Elle se retrouve au bout de quelque temps sur la voie qui mène de la Daguenière à Angers. Elle n'est pas très grande mais elle sait déjà qu'elle ne dépend que d'elle-même et a décidé de se rendre à Angers pour trouver la municipalité. On lui a dit que les administrateurs d'Angers plaçaient les enfants dans des maisons de charité.

Elle croise sur la levée un citoyen qui lui paraît honnête et l'attrape par "le pan de son habit". Le citoyen Fournier s'arrête, surpris, et écoute l'enfant "attendri jusques aux larmes". "Ah, ajoute-t-il, que pourrait-on refuser à des êtres que le malheur rend si intéressants". Il apprend son histoire mais il ne peut se charger d'elle ce jour-même et la confie non sans mal à la femme du laboureur Morin où Adélaïde a été hébergée la nuit précédente.

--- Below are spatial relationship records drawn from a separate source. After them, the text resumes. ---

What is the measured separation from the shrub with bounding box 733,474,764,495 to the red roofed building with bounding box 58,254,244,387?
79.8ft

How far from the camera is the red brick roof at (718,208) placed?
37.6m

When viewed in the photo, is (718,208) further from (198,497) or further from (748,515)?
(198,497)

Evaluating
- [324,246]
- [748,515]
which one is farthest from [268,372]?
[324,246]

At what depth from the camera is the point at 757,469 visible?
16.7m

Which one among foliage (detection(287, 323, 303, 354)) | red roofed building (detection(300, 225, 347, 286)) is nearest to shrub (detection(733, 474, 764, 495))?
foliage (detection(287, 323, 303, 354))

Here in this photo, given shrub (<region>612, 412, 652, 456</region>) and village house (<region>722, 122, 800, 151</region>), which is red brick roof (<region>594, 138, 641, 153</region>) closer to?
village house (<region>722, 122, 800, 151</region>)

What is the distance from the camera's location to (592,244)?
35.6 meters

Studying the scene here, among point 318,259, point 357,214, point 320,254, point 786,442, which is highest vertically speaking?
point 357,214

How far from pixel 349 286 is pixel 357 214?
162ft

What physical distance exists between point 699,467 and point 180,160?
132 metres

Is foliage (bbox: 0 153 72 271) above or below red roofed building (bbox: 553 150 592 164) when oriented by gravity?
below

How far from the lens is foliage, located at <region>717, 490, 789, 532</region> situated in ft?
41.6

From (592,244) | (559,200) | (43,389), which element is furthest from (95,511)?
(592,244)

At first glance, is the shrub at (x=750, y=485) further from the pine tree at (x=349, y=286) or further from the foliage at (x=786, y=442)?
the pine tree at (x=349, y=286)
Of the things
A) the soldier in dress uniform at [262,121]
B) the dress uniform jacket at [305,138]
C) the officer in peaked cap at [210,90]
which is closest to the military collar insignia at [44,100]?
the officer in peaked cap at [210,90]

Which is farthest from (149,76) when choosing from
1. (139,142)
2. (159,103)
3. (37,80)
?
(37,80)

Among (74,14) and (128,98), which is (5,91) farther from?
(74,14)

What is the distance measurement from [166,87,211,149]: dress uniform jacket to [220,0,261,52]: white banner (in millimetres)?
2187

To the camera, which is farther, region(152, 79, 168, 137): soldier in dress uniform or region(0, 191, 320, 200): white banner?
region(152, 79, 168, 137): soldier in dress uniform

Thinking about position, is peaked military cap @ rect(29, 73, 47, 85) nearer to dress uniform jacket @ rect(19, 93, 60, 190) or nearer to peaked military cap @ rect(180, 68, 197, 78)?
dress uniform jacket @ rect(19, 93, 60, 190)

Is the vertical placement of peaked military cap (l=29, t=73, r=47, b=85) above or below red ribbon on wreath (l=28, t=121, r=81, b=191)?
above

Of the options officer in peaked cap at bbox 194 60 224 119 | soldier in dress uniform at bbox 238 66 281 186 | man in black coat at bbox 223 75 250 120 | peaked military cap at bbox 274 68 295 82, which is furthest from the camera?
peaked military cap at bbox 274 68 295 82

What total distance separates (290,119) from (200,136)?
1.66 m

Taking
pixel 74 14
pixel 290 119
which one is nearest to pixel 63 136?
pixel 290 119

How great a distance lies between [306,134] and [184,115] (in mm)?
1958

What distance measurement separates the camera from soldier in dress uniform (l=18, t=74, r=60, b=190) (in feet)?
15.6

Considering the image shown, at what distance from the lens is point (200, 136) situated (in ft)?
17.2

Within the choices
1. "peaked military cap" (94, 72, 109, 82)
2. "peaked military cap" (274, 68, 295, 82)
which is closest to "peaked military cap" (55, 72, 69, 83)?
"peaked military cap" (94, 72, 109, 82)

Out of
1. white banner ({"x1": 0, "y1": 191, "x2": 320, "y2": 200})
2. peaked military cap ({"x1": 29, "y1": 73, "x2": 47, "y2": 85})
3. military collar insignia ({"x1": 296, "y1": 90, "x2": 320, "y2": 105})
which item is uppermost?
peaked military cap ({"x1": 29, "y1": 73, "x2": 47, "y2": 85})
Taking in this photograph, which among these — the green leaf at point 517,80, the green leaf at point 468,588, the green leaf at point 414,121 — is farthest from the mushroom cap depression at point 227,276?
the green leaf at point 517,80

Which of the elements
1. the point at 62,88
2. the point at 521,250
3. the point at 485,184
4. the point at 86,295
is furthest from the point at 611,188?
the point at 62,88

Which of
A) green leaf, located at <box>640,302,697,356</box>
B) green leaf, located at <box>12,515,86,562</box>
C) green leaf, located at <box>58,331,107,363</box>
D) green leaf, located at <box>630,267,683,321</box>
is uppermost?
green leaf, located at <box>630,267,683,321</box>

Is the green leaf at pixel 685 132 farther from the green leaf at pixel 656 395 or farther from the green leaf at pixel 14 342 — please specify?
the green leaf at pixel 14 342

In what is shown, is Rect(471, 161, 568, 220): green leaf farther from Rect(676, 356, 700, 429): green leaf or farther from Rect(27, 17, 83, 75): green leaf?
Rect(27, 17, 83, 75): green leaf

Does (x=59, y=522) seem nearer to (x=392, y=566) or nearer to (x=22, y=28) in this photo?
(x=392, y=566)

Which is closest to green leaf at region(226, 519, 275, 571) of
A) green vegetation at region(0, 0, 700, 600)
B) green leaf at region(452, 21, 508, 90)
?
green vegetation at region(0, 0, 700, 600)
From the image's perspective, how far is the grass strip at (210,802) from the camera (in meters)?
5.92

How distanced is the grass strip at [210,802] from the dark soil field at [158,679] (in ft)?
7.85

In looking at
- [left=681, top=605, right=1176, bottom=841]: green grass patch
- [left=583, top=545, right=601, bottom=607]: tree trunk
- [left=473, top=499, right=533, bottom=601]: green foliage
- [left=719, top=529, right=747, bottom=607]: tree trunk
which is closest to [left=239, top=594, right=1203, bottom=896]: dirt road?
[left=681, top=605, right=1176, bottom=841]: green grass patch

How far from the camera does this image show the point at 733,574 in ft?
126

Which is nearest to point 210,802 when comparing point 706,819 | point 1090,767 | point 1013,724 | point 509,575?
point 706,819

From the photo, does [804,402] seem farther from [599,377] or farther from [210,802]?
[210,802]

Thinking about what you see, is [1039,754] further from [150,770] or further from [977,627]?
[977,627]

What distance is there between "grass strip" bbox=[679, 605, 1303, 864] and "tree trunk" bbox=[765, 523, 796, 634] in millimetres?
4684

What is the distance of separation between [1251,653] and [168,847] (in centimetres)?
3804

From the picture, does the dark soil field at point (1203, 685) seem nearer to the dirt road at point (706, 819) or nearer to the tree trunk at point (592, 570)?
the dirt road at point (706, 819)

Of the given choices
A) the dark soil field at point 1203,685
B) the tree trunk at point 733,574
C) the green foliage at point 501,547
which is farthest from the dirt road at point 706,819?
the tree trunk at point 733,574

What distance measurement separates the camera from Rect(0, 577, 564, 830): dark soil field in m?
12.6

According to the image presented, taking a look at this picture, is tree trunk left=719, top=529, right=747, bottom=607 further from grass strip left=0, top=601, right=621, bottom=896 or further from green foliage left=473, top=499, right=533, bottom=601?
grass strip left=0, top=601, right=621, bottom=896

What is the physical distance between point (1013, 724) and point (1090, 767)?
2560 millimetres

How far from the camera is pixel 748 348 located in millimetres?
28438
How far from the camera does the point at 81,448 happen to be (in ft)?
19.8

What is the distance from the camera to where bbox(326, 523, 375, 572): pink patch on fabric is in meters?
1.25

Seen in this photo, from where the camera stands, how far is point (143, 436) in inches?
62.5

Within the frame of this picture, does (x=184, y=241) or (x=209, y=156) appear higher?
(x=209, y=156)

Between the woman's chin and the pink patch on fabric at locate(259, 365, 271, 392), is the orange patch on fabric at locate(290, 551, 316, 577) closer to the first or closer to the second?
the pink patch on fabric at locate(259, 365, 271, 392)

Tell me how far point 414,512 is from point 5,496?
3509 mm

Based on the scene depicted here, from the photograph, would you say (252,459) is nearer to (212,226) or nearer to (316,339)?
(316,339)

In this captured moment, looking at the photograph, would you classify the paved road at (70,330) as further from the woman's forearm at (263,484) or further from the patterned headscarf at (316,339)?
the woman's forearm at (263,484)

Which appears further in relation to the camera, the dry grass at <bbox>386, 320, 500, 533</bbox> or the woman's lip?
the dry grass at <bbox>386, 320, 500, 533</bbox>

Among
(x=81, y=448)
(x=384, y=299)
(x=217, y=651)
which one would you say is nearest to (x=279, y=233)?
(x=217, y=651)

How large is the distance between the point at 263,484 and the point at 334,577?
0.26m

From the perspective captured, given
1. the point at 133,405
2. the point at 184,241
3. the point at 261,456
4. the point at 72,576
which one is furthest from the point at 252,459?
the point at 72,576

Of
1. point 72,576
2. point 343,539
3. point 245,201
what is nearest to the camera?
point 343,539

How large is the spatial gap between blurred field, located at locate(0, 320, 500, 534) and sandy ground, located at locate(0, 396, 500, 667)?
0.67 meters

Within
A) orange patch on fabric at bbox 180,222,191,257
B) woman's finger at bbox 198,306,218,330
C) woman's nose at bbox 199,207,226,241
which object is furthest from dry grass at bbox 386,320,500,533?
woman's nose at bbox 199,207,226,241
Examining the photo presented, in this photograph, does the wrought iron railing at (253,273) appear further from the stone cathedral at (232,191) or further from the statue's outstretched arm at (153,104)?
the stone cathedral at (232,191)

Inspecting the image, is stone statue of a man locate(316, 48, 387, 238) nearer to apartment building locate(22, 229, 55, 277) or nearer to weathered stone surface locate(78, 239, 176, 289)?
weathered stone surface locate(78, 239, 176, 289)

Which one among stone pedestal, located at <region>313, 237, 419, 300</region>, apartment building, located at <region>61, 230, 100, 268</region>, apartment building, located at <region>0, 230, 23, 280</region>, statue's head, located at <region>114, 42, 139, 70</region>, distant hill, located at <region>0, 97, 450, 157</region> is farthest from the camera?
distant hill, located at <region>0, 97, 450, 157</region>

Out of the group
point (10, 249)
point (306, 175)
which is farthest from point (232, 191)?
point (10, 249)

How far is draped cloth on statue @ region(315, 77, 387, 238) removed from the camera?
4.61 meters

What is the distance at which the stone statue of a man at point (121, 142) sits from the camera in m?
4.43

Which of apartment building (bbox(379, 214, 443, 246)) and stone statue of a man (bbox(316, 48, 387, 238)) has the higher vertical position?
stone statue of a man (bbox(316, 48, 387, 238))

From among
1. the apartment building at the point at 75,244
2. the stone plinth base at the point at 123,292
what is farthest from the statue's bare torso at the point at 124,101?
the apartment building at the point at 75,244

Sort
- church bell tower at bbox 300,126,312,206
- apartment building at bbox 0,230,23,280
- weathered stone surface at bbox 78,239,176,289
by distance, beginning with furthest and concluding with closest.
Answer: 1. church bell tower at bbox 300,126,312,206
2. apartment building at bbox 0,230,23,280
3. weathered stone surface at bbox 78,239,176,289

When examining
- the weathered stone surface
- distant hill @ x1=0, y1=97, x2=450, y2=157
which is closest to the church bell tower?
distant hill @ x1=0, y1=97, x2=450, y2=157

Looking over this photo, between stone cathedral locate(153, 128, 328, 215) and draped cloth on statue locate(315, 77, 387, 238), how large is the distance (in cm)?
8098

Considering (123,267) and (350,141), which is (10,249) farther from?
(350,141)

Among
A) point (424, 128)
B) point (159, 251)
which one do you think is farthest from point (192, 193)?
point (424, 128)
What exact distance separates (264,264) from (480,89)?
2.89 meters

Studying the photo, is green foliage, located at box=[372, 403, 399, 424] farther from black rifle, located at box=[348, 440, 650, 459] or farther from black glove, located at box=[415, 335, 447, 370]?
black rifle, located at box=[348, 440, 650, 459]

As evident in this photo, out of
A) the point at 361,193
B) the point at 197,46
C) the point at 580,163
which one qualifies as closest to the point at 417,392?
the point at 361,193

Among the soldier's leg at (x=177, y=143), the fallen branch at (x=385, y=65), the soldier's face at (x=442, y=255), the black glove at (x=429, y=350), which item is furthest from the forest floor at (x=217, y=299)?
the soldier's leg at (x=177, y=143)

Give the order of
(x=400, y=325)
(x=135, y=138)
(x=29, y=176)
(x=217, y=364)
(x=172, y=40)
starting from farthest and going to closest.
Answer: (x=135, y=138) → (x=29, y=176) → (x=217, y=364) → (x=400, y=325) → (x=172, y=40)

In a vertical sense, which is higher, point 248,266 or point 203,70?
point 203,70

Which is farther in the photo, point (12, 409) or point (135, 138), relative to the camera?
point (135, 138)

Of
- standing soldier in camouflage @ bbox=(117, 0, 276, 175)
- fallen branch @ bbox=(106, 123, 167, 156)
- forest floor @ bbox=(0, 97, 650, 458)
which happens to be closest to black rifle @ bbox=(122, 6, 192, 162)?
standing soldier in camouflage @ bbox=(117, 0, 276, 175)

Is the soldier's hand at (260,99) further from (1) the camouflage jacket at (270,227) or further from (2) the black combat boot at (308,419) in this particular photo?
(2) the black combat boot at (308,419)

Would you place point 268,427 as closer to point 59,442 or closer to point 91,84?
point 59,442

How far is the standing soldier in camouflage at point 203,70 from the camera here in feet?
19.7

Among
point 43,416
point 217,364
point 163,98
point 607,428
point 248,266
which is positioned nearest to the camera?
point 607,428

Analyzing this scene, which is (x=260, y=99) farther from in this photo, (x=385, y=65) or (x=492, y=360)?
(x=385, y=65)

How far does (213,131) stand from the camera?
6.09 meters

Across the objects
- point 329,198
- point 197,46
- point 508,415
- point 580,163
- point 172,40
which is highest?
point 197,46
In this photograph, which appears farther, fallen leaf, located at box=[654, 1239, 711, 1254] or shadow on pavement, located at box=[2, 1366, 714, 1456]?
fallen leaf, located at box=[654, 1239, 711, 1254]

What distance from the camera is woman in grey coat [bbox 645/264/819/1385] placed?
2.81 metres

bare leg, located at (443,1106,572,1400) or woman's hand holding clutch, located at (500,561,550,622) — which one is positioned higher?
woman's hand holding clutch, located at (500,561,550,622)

Il lui remet les assignats que contient sa bourse "alors très dégarnie" et assure qu'il subviendra aux frais nécessaires pour la pension de sa protégée.

Il s'en va et quelques jours plus tard écrit au procureur-syndic du Maine-et-Loire pour lui demander de retirer l'Adélaïde de la Daguenière et de la ramener à Angers.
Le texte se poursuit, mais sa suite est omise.